It’s 3:30 in the morning and, once again, I find myself in the epic throws of compromise: my breasts are engorged and my nipples have the flow capacity (and deep cracks) of a defective dam, but my newborn is voraciously hungry and has early signs of reflux. I am the walking dead, hopped up on post-labor painkillers and no sleep, but I am the only one who can feed my baby since he patently refuses the bottle.
This is familiar territory. The last time I was in this position, I was surrounded by abundant assistance. My husband and mom tended to me with the type of care usually reserved to the diffusing of an EOD; I worked with lactation consultants and hospital nurses; I read countless books, attended lectures, and prepared myself in every way I could find; and yet, throughout it all, felt so many crushing and overwhelming emotions about myself and my new baby.
Yes, I had undergone an unplanned c-section with my last pregnancy and was certainly experiencing “baby blues” for the first time, but ultimately, I was learning, and it was HARD. The world had shifted dramatically, and I was re-identifying my place in that new world, that heretofore oft-researched but not personally experienced world of motherhood. Ultimately, I couldn’t be the me that I had known. I needed to be more. I needed to be “Mom.” Along this journey, I sought community at new moms groups, solicited advice from trusted family members, and even went so far as to pseudo-stalk absolute strangers with children, seeking to observe whatever insights and examples I could find.
It wasn’t until I had my second child that I fully realized that my greatest and most influential mortal guide along my journey to motherhood was YOU, my daughter, my firstborn. It was you who taught me about the efficacy of nursing positions, burping, and soothing. It was you who helped me and your dad work as a team through little-to-no sleep and the challenges of mutual parenthood. It was you who wordlessly (if not soundlessly) encouraged me to examine and explore new facets of my personality and uncharted depths of my capabilities. You taught me to love in the deepest, and many times, most painful and sacrificial way imaginable. As I jokingly said to a friend, “you broke me in.”

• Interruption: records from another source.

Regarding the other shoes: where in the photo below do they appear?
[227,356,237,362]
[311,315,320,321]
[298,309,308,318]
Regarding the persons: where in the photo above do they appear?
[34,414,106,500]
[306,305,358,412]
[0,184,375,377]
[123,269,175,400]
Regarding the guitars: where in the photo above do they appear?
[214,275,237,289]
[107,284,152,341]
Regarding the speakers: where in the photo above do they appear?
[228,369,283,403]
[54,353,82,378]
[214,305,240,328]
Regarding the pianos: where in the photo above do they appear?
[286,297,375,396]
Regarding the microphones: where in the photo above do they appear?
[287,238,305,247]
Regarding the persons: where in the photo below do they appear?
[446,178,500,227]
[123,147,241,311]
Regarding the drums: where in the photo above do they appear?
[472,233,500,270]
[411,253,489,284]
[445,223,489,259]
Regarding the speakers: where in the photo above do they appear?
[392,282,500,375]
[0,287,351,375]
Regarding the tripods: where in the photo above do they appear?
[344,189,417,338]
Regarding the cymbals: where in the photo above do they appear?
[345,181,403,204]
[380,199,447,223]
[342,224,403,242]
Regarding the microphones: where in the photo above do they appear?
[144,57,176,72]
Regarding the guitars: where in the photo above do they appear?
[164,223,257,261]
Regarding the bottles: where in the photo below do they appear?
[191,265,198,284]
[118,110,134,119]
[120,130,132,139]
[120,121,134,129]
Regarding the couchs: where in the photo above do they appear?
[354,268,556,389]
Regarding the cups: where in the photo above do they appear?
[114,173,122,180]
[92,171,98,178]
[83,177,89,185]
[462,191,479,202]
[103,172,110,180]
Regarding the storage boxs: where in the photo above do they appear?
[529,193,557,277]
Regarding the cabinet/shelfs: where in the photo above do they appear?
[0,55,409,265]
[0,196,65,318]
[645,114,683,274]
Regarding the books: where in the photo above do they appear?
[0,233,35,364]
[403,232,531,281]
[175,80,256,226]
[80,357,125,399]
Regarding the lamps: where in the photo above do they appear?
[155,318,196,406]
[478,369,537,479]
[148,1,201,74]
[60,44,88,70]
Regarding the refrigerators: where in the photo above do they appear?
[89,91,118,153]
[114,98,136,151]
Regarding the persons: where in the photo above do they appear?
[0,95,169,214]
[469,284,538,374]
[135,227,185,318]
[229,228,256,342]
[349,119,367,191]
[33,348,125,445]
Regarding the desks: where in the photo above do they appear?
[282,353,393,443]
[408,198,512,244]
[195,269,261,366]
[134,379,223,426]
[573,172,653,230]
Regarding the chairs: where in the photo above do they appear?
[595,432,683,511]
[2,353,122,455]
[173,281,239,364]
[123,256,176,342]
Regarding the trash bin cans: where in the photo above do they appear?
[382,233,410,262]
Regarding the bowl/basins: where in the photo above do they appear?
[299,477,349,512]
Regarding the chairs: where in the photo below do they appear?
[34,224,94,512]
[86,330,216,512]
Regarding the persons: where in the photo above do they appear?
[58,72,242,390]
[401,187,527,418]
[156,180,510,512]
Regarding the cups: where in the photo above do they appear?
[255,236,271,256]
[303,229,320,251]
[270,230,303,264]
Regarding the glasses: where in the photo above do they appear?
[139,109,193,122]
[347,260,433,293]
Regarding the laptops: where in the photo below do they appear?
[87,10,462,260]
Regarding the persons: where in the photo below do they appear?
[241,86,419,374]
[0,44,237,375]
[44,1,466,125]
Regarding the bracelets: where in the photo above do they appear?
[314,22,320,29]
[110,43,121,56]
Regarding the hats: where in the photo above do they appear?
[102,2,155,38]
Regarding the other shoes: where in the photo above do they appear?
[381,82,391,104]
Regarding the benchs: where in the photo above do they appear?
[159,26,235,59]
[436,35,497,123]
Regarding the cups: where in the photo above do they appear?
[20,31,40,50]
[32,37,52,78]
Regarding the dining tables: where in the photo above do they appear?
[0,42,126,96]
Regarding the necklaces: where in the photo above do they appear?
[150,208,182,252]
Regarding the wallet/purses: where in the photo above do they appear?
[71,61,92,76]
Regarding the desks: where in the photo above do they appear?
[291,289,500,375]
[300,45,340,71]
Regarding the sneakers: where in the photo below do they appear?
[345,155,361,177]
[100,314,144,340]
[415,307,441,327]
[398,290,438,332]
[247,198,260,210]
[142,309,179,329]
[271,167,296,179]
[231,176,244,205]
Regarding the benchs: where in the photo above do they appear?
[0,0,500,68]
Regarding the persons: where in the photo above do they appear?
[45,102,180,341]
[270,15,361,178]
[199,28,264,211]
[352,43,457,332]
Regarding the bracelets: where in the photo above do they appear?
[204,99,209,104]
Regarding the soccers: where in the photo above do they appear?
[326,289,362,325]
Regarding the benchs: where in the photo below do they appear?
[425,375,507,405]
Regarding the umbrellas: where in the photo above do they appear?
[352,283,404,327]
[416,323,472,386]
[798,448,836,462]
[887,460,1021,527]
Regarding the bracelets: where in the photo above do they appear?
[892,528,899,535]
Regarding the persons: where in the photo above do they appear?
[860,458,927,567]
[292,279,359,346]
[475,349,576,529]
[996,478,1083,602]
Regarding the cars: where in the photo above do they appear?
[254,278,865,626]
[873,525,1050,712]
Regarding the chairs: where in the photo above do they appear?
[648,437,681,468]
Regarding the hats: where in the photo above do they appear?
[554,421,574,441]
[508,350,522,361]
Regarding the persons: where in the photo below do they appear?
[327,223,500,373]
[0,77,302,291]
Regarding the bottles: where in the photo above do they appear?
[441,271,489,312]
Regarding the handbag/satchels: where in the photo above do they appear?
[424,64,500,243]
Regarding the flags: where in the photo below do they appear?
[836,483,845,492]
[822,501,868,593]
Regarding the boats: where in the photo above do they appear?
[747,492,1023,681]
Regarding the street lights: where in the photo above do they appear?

It took years and a second child to realize that I, indeed, had been broken in. In fact, it wasn’t until I brought my second child home from the hospital that I realized how I no longer chafed and bucked as violently to the challenges of early motherhood. To be sure, I have faced new types of challenges with my second born, he is after all, a uniquely nuanced person in his own right. But, I am already “Mom.” I may adjust and re-evaluate aspects of myself along this new journey, but I’m not as “green” as I was before. Thanks to your tremendous being, my firstborn, I now traverse this world of new parenthood armed with knowledge born of experience, with attempted grace under fire, and with a tested love surpassing my deepest understanding.
It was you, dear oldest child, who I have to thank for breaking me and, even more importantly, for helping to make me whole again. This new me, this “Mom” identity, isn’t perfect: she isn’t confident at all times, and she certainly isn’t always right. But, she is a whole person, a complete person. For all that you broke me in, you ensured that I fit back together the pieces of my body, my spirit, and my soul. Through breastfeeding, you helped me lose the weight I gained during your pregnancy. Through your smile, you eased my feelings of inadequacy in those early months. Through your unquestioning and boundless love, you allowed me to appreciate and respect my abilities as your parent. I am not merely whole again, I am whole in a new and greater sense.
As I sit here in the wee hours of the morning, I am overcome with joy and gratitude to you, my first baby, for guiding me here. Once again, my body may be torn and leaking, my emotions may be gripped by hormones, but this time, I am already facing this journey as Mom. I already answer to the call of tears in the night. I understand, not merely through late night Internet research, but through experience that this is a stage to be enjoyed as well as endured. I know what it’s like to respect the irrational and incomprehensible desires of new life. I am capable; I am whole; and thanks to you, I know that I am enough.